# [EXERCISE TASK]
Give the listing again in full, exactly as written.

# [PROVIDED DATA]
········

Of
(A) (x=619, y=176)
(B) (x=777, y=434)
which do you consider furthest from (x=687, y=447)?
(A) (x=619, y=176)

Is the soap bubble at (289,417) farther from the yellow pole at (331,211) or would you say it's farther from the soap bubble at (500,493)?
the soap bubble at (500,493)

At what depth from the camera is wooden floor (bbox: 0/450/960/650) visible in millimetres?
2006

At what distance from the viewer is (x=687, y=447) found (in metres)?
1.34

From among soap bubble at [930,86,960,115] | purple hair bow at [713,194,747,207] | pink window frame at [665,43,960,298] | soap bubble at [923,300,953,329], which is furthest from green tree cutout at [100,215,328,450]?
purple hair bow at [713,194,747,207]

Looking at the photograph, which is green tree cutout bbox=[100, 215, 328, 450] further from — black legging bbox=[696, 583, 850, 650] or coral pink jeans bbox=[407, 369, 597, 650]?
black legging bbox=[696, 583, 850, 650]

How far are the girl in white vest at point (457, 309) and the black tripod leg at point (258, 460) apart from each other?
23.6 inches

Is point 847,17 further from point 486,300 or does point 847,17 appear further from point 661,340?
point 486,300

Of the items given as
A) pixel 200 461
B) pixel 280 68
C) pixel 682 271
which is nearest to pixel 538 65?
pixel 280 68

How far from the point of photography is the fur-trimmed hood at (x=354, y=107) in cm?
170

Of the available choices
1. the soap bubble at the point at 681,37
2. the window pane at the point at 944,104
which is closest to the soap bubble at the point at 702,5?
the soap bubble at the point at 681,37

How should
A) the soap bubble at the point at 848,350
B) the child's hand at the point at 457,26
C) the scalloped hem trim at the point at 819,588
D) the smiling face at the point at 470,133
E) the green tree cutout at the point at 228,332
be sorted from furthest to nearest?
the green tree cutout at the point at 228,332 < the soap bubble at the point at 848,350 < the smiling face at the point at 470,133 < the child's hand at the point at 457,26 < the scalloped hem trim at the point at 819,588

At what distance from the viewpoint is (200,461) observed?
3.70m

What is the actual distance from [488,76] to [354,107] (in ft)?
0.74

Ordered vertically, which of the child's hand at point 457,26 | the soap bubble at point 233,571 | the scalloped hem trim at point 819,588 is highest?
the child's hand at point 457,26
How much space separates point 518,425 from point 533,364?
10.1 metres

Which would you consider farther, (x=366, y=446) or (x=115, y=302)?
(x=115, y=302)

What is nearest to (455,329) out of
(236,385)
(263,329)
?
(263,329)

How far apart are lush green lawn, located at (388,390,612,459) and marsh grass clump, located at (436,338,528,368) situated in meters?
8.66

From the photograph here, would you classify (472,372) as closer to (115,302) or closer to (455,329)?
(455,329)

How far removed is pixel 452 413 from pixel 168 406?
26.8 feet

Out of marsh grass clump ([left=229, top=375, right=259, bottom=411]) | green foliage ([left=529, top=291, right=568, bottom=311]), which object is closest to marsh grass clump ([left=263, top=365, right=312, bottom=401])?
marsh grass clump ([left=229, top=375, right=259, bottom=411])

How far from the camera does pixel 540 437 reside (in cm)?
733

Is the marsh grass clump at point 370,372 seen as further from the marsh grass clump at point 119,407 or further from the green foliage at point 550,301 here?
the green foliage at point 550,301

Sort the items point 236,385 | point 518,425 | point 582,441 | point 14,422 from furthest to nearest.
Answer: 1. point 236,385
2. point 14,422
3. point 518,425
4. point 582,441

········

# [ANSWER TO THIS TASK]
Of
(A) (x=619, y=176)
(B) (x=777, y=434)
which do you consider furthest from (x=687, y=447)?
(A) (x=619, y=176)

Is the soap bubble at (289,417) farther from the yellow pole at (331,211) or would you say it's farther from the soap bubble at (500,493)?
the soap bubble at (500,493)

At what depth from the camera is wooden floor (bbox: 0/450/960/650) visible in millimetres?
2006

At what distance from the viewer is (x=687, y=447) found (in metres)?
1.34

From among soap bubble at [930,86,960,115] | purple hair bow at [713,194,747,207] | pink window frame at [665,43,960,298] | soap bubble at [923,300,953,329], which is furthest from green tree cutout at [100,215,328,450]?
purple hair bow at [713,194,747,207]

Looking at the photograph, which is green tree cutout bbox=[100, 215, 328, 450] further from — black legging bbox=[696, 583, 850, 650] or coral pink jeans bbox=[407, 369, 597, 650]?
black legging bbox=[696, 583, 850, 650]

How far are the girl in white vest at point (457, 309) and the black tripod leg at point (258, 460) apart from each other?
23.6 inches

Is point 847,17 further from point 486,300 or does point 847,17 appear further from point 661,340?
point 486,300

Of the items given as
A) pixel 200 461
B) pixel 280 68
C) pixel 682 271
which is nearest to pixel 538 65?
pixel 280 68

How far from the point of photography is the fur-trimmed hood at (x=354, y=107) in cm?
170

Of the available choices
1. the soap bubble at the point at 681,37
2. the window pane at the point at 944,104
which is closest to the soap bubble at the point at 702,5?
the soap bubble at the point at 681,37

How should
A) the soap bubble at the point at 848,350
B) the child's hand at the point at 457,26
C) the scalloped hem trim at the point at 819,588
D) the smiling face at the point at 470,133
E) the green tree cutout at the point at 228,332
be sorted from furthest to nearest?
the green tree cutout at the point at 228,332 < the soap bubble at the point at 848,350 < the smiling face at the point at 470,133 < the child's hand at the point at 457,26 < the scalloped hem trim at the point at 819,588

At what distance from the viewpoint is (200,461) observed?
3.70m

What is the actual distance from [488,76] to [354,107] (in ft)?
0.74

Ordered vertically, which of the child's hand at point 457,26 | the soap bubble at point 233,571 | the scalloped hem trim at point 819,588 is highest?
the child's hand at point 457,26
How much space separates point 518,425 from point 533,364?
10.1 metres

Which would you consider farther, (x=366, y=446) or (x=115, y=302)?
(x=115, y=302)

What is nearest to (455,329) out of
(236,385)
(263,329)
?
(263,329)

How far apart are lush green lawn, located at (388,390,612,459) and marsh grass clump, located at (436,338,528,368) situated in meters?
8.66

From the photograph here, would you classify (472,372) as closer to (115,302) or closer to (455,329)?
(455,329)

How far removed is pixel 452 413 from pixel 168 406?
26.8 feet

Out of marsh grass clump ([left=229, top=375, right=259, bottom=411]) | green foliage ([left=529, top=291, right=568, bottom=311]), which object is closest to marsh grass clump ([left=263, top=365, right=312, bottom=401])?
marsh grass clump ([left=229, top=375, right=259, bottom=411])

How far from the camera does pixel 540 437 reside (in cm)?
733

Is the marsh grass clump at point 370,372 seen as further from the marsh grass clump at point 119,407 or further from the green foliage at point 550,301 here?
the green foliage at point 550,301

Sort the items point 236,385 | point 518,425 | point 582,441 | point 14,422 from furthest to nearest.
Answer: 1. point 236,385
2. point 14,422
3. point 518,425
4. point 582,441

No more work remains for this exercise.